When the word "site" shows up in a line of the data below, copy that whole line.

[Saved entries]

---*---

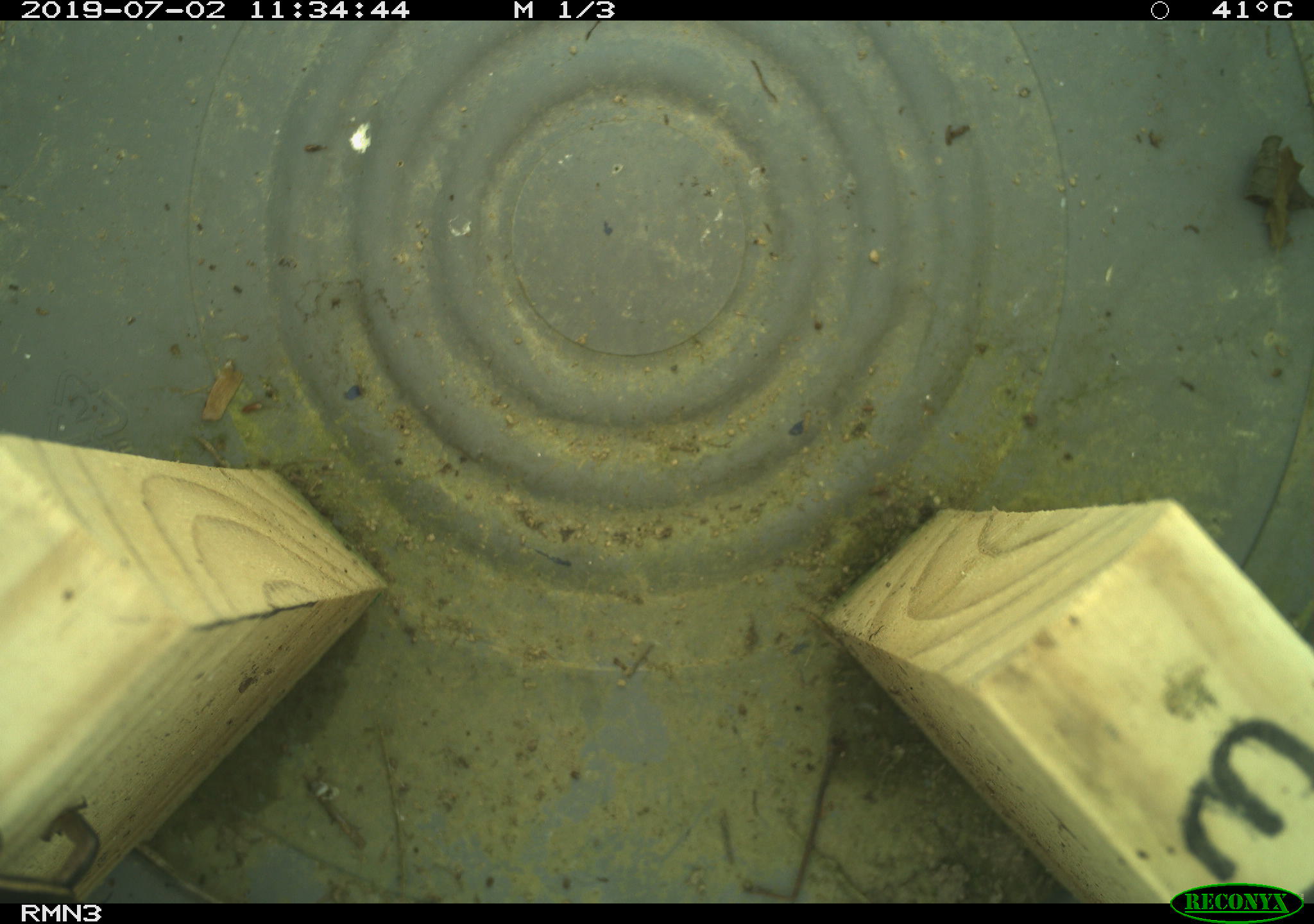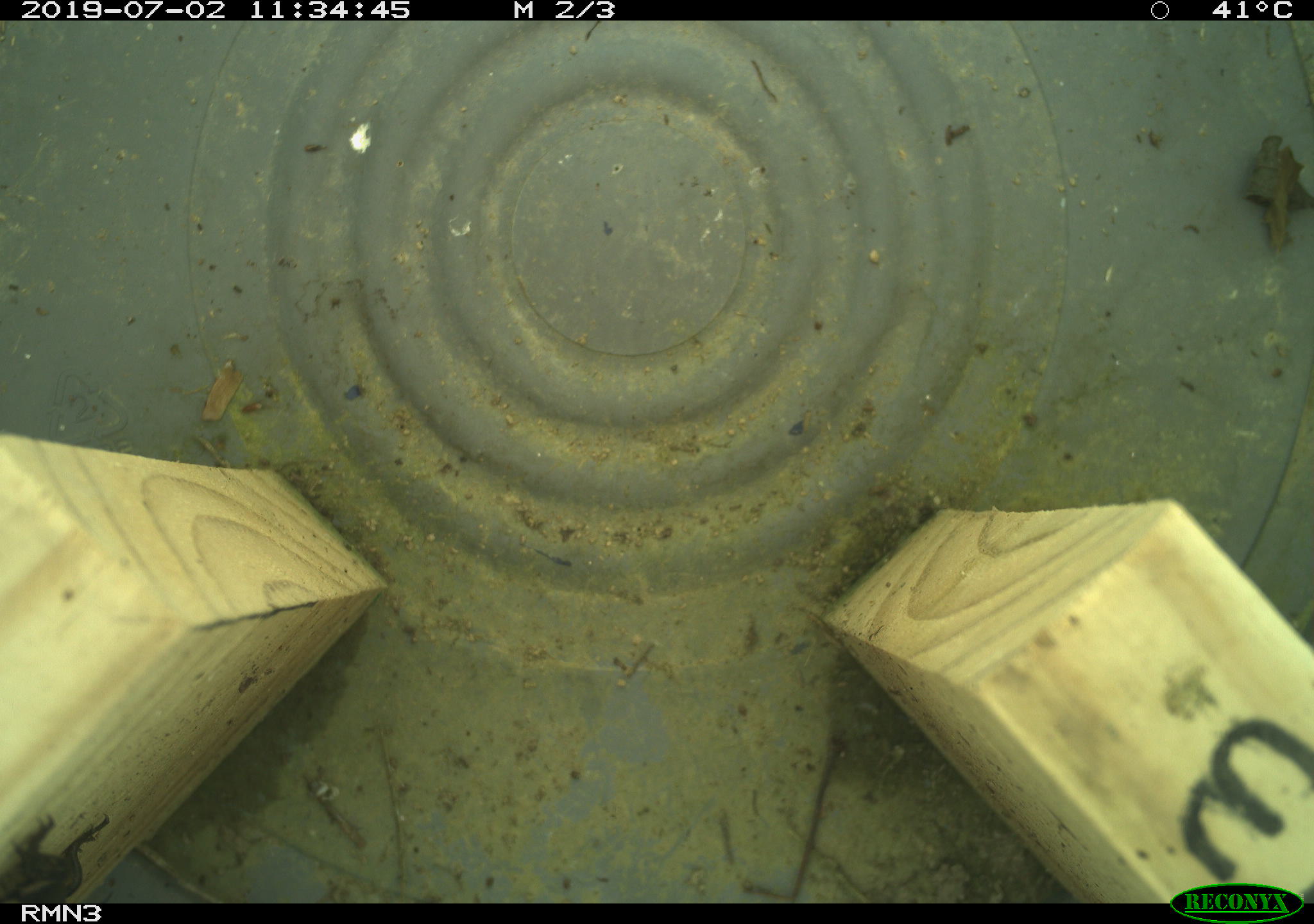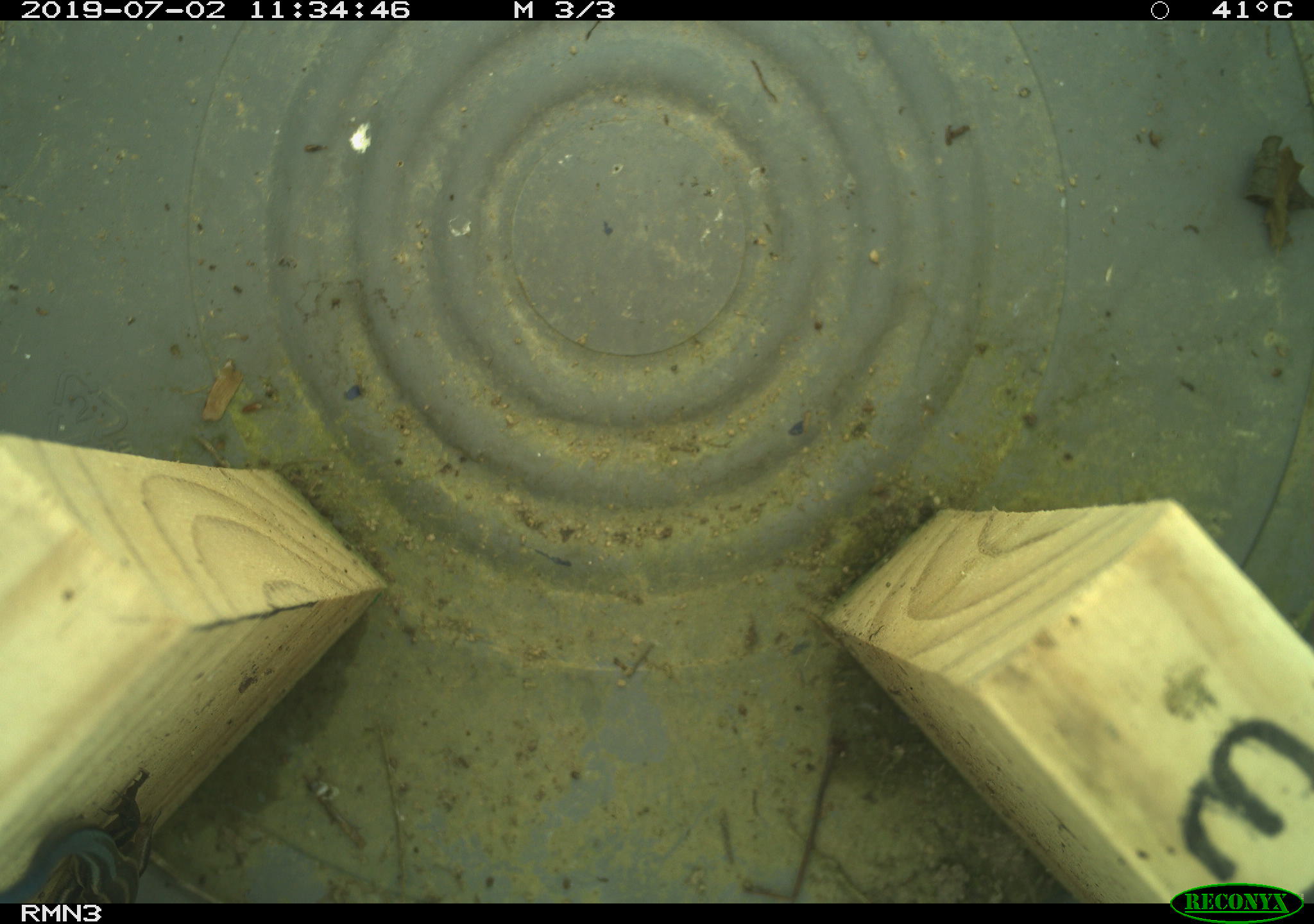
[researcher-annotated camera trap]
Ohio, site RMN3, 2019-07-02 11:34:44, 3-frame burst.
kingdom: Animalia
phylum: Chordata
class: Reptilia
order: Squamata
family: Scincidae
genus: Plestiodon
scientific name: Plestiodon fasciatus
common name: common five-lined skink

---*---

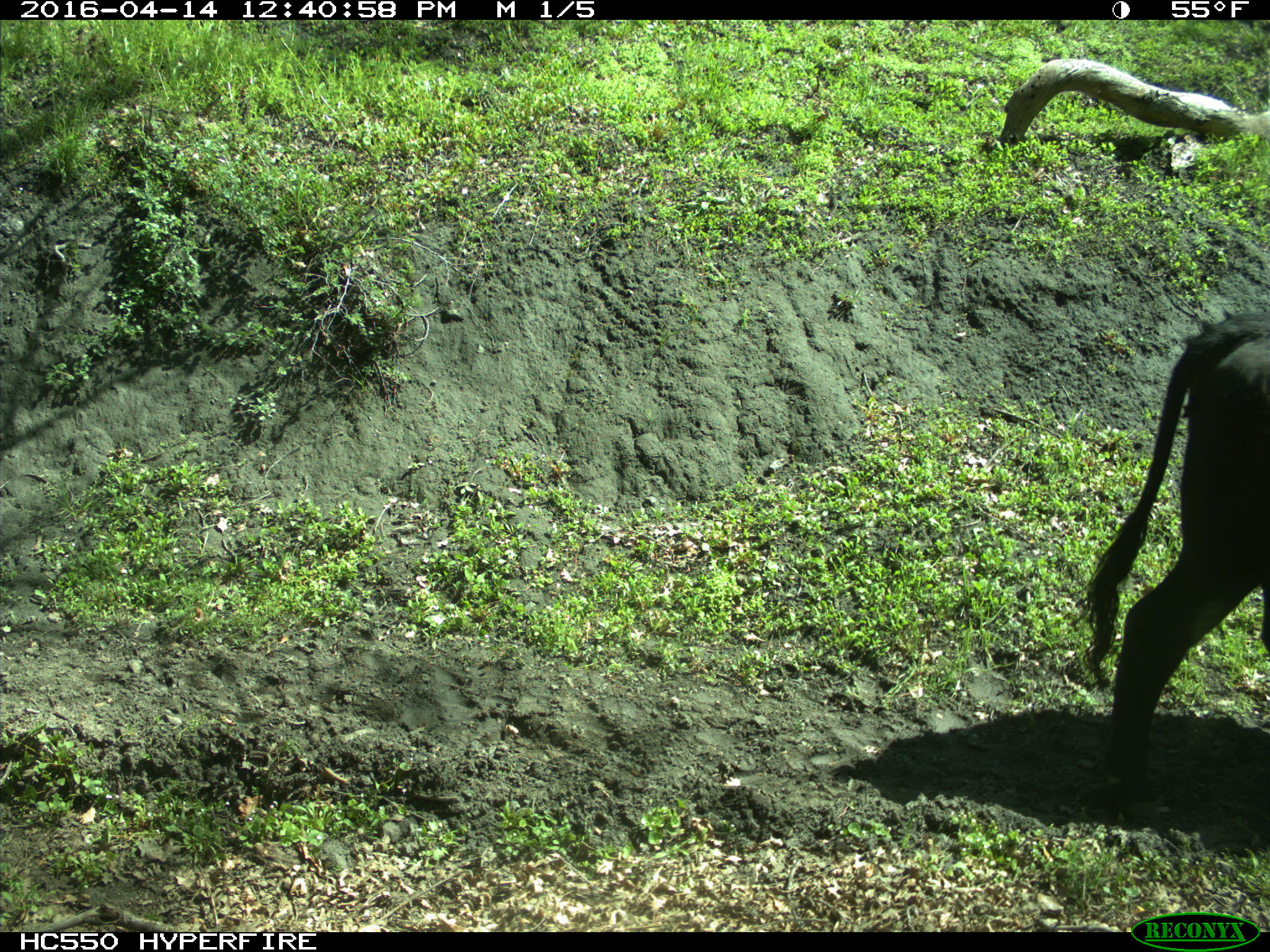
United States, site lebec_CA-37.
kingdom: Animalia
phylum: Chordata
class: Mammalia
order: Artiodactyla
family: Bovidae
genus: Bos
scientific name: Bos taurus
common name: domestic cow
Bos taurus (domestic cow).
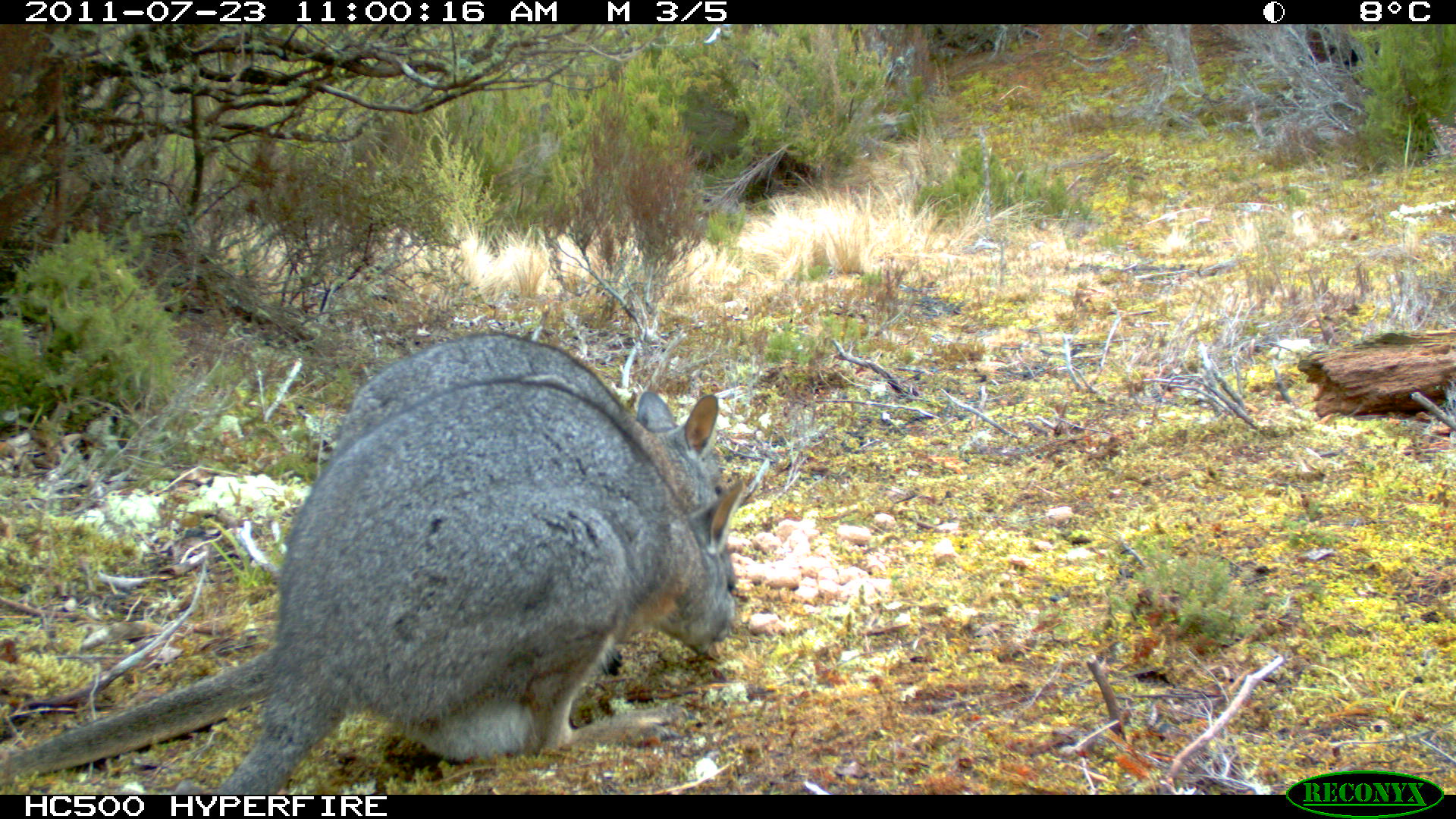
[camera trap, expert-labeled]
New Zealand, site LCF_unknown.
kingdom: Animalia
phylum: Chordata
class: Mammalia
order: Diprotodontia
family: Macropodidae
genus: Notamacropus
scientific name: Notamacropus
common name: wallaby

---*---

◆ **Response**:
Ohio, site RMN3, 2019-07-02 11:34:44, 3-frame burst.
United States, site lebec_CA-37.
New Zealand, site LCF_unknown.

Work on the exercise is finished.